How to Parse and Generate XLS in Java?

POI provides all-around functionalities for parsing and generating xls file. The problem is that it has a too low-level API that makes users write a lot of code from scratch even for the simple read/write actions. And to be all-around means that every detail needs to be taken care of, leading to complicated, heavy, hard-coded details handling process. Another issue is that POI invests too much in configuring too many appearance properties, such as font, color, thickness and alignment, yet its data processing capabilities are not as professional as expected when data parsing and generation should have been the focus of such a tool. Hardcoding becomes the alternative again to reinforce the POI-based approach.

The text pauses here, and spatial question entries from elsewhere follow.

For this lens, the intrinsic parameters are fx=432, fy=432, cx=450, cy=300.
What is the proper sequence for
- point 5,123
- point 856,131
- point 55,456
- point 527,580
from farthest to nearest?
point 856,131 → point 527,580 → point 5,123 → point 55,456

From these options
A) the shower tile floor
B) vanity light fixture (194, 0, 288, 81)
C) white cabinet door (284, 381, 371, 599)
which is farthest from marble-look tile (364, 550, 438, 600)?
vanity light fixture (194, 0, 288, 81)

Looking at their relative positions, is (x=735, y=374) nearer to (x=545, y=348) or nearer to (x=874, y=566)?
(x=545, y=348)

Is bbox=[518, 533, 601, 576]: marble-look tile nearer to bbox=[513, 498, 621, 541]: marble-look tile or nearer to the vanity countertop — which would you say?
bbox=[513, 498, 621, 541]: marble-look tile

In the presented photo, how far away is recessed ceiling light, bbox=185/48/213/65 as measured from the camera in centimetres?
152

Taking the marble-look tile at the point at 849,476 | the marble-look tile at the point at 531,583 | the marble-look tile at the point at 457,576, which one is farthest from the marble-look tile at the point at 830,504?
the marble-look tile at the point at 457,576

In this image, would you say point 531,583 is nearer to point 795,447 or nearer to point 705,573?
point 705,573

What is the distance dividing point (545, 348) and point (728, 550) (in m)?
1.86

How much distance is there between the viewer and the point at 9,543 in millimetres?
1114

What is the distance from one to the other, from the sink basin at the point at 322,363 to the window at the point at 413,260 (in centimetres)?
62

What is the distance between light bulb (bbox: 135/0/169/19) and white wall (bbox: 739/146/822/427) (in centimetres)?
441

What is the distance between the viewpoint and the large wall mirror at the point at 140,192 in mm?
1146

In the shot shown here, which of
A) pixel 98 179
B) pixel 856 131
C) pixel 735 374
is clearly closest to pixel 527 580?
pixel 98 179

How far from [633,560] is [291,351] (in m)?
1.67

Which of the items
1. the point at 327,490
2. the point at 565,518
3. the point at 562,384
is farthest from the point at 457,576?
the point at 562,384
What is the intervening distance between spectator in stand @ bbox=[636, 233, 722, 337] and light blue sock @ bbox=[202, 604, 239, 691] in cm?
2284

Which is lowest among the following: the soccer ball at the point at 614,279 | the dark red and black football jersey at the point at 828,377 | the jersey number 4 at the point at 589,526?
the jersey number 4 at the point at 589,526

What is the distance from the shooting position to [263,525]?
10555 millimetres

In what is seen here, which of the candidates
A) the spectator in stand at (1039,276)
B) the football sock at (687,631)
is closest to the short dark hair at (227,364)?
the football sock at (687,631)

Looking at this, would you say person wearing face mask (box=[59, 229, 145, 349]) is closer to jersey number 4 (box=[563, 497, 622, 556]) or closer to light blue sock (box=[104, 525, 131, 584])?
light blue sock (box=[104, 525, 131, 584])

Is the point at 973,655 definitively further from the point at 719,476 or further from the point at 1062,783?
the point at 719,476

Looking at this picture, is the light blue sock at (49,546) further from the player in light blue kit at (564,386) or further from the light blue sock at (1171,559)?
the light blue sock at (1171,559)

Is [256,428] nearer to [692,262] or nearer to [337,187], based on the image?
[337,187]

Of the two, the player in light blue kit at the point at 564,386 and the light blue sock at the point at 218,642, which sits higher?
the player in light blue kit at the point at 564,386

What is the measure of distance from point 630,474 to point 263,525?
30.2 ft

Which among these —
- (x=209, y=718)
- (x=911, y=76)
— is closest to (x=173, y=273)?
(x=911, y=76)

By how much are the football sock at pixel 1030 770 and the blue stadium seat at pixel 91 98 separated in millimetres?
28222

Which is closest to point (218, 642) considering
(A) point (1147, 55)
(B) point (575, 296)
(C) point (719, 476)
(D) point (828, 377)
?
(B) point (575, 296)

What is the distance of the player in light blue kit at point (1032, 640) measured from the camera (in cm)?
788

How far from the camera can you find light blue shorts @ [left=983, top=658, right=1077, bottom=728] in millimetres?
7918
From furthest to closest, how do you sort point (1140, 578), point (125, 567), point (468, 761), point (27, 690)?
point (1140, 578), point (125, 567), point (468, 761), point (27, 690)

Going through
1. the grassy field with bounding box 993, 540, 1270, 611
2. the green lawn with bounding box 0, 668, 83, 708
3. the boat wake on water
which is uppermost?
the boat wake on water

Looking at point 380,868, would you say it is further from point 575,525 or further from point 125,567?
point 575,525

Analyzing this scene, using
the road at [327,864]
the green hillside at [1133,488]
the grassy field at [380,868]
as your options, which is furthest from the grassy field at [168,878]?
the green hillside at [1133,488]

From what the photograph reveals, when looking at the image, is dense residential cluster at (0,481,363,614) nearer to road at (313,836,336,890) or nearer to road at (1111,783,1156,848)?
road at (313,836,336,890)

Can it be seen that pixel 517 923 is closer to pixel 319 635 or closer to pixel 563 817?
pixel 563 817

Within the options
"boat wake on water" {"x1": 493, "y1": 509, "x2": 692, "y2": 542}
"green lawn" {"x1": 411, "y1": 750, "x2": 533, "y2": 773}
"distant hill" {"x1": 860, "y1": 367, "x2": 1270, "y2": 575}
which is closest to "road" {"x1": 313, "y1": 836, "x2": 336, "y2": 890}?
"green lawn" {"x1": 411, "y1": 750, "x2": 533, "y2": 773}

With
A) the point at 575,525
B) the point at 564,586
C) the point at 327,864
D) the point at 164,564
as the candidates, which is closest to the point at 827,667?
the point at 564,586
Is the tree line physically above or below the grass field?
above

One idea is to encapsulate POI while offering a simplistic interface good at data processing. esProc SPL is just the desired open-source library.

With a rowwise xls file of regular format, SPL has T function to read data from it in the most concise way. Suppose we have an Excel file where each row is an order record and where the first row contains column headers. SPL only needs one single line of code to read the file:

=T("D:/Orders.xls")

With a rowwise xls file of irregular format, SPL offers xlsimport() function, which has a rich yet concise set of reading functionalities. Here are examples of some common scenarios:

\# To import a headerless file where the detail data begins directly from   the first row:

=file("D:/Orders.xlsx").xlsimport()

\# To import a file by skipping the first two rows containing the title:

=file("D:/Orders.xlsx").xlsimport@t(;,3)

\# To import rows from the 3rdto the 10th:

=file("D:/Orders.xlsx").xlsimport@t(;,3:10)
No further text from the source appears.